Une vague de méga-opérations sans précédent
Le trait distinctif de 2025 reste l'explosion des très grandes opérations. Pas moins de 70 transactions ont dépassé le seuil de 10 milliards de dollars, un record absolu. Plus remarquable encore, quatre opérations ont franchi la barre des 40 milliards de dollars, contre zéro en 2024.

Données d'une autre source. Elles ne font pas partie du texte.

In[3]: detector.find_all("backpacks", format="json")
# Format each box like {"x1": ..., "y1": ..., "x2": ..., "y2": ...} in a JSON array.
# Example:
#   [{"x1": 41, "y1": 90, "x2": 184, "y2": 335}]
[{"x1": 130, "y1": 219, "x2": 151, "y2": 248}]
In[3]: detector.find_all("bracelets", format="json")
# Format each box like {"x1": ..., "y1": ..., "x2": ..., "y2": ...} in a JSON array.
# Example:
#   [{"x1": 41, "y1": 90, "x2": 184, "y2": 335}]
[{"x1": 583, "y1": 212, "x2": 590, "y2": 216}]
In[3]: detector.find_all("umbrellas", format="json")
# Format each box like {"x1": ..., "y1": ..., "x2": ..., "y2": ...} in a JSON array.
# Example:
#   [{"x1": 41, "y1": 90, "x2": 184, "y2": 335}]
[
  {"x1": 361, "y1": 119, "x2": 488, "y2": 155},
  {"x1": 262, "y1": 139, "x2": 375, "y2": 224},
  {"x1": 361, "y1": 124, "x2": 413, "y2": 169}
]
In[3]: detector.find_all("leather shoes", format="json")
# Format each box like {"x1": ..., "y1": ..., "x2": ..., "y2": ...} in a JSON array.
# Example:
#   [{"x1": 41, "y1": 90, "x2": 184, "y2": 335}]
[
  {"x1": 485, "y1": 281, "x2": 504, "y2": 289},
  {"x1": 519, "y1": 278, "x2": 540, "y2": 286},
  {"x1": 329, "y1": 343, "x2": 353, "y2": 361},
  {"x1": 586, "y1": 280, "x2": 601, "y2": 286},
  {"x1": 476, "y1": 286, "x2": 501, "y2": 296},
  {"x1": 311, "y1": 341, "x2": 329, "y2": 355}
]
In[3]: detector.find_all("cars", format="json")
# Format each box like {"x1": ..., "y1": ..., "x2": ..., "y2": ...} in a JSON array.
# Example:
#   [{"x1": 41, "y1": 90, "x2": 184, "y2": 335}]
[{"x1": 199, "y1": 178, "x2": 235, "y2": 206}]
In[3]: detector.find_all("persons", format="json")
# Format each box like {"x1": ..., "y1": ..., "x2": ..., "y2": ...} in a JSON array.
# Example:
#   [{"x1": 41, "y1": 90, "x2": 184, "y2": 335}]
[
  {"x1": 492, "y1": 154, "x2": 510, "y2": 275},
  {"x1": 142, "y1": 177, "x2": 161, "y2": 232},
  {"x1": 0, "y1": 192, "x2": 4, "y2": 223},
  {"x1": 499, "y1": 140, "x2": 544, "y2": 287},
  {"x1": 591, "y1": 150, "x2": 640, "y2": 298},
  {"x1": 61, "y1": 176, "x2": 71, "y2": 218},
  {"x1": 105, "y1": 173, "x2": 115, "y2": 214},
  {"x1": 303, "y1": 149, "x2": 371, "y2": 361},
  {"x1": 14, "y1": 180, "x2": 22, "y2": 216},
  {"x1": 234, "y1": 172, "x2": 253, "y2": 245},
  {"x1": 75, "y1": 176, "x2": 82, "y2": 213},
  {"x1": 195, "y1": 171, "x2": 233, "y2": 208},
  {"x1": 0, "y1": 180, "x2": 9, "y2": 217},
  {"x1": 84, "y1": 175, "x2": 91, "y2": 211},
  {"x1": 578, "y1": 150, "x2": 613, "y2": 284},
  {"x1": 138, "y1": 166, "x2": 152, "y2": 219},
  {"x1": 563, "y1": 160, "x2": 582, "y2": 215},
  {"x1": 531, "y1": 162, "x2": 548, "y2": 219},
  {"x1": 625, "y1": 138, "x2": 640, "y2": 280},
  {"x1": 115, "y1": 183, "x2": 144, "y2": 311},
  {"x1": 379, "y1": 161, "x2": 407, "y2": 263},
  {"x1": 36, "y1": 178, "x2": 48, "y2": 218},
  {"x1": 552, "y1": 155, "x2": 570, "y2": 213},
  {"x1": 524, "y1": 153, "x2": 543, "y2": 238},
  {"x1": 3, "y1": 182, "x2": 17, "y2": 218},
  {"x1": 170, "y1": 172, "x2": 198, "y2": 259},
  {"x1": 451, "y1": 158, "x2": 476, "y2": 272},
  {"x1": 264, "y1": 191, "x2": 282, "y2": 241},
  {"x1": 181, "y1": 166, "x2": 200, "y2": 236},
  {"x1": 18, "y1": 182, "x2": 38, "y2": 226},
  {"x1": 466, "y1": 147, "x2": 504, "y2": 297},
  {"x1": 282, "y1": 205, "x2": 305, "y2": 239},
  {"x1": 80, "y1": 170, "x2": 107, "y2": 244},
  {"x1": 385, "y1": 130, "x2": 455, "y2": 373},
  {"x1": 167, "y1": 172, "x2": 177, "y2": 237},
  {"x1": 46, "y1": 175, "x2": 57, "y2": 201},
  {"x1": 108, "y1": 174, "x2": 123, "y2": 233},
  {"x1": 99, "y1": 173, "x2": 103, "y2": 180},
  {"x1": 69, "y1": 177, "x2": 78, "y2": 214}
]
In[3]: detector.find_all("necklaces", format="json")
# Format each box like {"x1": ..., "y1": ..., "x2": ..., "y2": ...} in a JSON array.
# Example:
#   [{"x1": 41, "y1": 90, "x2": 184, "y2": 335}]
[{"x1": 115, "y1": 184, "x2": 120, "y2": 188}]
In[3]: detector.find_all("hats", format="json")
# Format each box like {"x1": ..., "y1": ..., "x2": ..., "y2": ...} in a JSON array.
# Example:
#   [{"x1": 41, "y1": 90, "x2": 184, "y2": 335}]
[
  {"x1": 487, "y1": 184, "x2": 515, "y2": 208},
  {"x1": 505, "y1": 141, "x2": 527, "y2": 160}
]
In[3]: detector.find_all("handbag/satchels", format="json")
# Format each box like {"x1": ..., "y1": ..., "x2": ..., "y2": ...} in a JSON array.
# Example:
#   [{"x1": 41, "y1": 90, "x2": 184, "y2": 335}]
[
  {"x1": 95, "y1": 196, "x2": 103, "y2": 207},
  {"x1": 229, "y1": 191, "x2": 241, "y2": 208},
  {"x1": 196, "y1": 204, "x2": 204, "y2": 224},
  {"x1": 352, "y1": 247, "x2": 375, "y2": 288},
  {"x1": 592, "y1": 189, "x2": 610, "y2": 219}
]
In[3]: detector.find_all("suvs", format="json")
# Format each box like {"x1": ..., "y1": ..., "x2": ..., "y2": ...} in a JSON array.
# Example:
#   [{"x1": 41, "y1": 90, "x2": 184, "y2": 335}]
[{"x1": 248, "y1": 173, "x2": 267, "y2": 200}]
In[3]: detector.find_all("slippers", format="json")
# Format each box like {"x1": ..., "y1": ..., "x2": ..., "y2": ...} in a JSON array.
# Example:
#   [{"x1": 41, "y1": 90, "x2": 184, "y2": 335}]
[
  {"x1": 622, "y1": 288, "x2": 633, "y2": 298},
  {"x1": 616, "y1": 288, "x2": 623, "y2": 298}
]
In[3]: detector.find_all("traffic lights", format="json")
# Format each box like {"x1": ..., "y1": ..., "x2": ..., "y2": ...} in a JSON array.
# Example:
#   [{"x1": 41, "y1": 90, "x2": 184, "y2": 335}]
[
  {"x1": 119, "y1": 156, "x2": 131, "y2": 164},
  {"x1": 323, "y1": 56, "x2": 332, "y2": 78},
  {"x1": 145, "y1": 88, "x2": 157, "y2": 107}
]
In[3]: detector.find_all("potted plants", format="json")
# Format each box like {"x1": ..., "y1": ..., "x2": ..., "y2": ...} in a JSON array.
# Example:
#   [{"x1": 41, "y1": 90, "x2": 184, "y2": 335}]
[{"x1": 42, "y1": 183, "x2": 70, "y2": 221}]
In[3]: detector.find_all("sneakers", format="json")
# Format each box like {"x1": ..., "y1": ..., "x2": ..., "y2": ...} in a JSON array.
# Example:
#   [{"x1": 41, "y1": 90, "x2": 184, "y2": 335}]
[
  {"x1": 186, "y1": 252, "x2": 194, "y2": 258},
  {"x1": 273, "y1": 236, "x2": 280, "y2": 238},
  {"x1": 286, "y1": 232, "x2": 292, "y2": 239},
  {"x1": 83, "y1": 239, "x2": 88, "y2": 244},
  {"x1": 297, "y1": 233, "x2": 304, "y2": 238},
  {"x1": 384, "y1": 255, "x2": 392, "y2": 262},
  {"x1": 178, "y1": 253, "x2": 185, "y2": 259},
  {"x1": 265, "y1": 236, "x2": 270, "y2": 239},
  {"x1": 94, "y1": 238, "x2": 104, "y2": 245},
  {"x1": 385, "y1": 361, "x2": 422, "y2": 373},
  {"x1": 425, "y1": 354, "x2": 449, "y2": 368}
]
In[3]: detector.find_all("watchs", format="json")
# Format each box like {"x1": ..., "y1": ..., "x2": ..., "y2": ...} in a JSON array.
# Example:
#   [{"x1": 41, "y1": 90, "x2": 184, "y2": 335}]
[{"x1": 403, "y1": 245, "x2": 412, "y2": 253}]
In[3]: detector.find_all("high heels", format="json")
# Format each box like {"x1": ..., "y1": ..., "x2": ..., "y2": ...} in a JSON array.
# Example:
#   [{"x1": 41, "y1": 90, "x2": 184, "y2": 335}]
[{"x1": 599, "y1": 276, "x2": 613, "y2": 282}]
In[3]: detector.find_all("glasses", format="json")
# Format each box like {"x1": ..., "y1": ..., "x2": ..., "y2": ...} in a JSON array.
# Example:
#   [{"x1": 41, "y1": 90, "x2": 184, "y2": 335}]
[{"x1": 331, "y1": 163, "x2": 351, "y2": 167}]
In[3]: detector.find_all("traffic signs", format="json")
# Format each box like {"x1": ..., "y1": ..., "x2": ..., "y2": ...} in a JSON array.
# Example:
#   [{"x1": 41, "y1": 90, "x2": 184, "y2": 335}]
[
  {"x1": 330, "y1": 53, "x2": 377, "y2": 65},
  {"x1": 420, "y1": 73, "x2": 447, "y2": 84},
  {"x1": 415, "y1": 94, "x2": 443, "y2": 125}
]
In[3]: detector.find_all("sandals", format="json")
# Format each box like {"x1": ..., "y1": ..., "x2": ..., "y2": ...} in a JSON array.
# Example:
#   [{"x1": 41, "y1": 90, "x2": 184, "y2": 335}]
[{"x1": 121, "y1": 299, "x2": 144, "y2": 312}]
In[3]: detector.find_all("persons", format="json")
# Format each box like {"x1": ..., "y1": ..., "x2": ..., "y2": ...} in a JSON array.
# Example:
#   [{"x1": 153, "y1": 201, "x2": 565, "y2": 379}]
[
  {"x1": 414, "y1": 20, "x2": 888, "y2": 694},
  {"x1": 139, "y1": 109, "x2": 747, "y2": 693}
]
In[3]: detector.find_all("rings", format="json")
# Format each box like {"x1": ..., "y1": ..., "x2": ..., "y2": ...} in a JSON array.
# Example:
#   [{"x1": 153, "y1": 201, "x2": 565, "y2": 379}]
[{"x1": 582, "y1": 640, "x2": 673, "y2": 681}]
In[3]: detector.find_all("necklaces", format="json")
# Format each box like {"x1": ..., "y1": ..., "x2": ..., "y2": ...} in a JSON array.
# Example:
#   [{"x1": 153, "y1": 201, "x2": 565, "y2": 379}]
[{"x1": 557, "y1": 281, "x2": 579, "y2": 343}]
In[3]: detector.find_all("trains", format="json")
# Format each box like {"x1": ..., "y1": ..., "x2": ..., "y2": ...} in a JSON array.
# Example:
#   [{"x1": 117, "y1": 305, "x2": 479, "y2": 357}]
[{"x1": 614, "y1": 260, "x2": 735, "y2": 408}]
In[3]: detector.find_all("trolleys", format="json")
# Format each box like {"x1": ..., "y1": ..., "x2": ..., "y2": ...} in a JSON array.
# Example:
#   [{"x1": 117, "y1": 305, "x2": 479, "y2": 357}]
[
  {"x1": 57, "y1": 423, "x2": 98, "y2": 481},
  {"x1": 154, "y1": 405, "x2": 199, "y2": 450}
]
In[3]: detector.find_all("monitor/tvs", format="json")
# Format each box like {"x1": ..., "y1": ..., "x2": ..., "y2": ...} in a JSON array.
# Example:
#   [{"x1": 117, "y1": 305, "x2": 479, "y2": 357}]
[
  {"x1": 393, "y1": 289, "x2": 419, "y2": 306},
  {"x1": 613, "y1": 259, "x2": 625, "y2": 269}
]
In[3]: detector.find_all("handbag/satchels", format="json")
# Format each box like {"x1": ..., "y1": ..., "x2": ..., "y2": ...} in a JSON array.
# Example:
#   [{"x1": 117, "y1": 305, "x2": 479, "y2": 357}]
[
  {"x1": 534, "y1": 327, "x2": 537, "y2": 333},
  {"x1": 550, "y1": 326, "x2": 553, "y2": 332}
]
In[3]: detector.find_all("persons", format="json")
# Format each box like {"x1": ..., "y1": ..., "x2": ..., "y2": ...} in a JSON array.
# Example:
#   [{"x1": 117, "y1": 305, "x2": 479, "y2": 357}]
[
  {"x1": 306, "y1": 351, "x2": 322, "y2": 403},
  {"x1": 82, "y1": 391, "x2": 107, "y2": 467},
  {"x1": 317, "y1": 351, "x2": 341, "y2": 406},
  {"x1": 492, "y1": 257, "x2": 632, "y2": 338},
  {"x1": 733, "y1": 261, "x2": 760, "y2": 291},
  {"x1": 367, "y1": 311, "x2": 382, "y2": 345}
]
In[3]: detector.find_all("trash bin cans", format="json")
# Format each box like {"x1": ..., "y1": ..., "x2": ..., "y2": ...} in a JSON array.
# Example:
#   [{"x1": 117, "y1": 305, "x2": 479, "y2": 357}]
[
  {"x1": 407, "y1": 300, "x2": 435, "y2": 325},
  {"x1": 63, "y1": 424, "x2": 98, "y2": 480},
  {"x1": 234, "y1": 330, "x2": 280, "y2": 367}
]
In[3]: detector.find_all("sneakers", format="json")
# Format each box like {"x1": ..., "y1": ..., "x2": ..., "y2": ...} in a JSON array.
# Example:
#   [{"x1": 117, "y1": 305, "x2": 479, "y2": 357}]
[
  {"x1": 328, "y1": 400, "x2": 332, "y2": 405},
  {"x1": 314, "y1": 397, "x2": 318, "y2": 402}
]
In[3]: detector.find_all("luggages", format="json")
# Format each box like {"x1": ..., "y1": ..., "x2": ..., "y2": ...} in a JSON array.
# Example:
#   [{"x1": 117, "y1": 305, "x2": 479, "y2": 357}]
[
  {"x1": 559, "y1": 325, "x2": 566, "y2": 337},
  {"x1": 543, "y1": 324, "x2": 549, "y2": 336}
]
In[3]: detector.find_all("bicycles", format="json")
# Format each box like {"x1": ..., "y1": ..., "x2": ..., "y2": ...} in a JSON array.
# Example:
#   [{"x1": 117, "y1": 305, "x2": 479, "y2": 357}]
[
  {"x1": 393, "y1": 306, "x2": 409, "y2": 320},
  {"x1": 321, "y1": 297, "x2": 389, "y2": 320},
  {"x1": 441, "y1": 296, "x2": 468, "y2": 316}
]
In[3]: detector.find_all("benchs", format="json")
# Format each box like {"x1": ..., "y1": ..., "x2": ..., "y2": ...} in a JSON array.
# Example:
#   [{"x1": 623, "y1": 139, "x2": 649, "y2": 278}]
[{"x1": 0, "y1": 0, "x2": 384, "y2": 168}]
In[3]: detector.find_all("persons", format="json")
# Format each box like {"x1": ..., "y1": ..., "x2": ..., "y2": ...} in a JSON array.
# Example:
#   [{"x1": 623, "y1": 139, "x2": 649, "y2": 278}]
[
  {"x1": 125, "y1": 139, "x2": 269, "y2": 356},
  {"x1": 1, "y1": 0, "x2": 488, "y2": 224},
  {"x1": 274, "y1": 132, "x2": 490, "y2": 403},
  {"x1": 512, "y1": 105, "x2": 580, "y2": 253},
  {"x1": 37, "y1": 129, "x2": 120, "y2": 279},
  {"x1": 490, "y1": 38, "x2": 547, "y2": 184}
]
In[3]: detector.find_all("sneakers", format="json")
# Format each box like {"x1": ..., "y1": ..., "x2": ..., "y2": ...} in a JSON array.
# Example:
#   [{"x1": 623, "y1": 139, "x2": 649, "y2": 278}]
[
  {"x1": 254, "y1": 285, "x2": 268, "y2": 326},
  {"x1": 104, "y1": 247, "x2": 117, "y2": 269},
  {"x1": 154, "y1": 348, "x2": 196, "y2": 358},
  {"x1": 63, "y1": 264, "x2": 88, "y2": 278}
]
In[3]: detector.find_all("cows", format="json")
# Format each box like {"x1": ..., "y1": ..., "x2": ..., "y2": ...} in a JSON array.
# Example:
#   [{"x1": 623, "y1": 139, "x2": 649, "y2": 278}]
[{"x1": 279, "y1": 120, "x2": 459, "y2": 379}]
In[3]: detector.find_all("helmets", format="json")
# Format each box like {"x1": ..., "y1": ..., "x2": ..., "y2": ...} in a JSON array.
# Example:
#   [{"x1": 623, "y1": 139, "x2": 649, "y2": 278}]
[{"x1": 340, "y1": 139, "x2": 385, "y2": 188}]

Parmi les opérations les plus marquantes :
- Union Pacific et Norfolk Southern : 85 à 88 milliards de dollars pour cette fusion ferroviaire américaine historique
- Netflix et Warner Bros. : 82,7 milliards de dollars, redéfinissant le paysage du streaming mondial
- Teck Resources et Anglo American : 69 milliards de dollars dans le secteur minier
- Electronic Arts : 55 milliards de dollars pour le plus grand LBO de l'histoire du jeu vidéo, mené par le PIF saoudien et Silver Lake
- Kimberly-Clark et Kenvue : 48,7 milliards de dollars, créant un géant des produits de consommation
- Google/Alphabet et Wiz : 32 milliards de dollars, la plus grande acquisition de l'histoire d'Alphabet
Les États-Unis, locomotive du marché mondial
Le marché américain a représenté près de 50 % de la valeur totale des transactions mondiales. Avec 2 300 milliards de dollars d'opérations, les États-Unis enregistrent une progression de 49 % par rapport à 2024.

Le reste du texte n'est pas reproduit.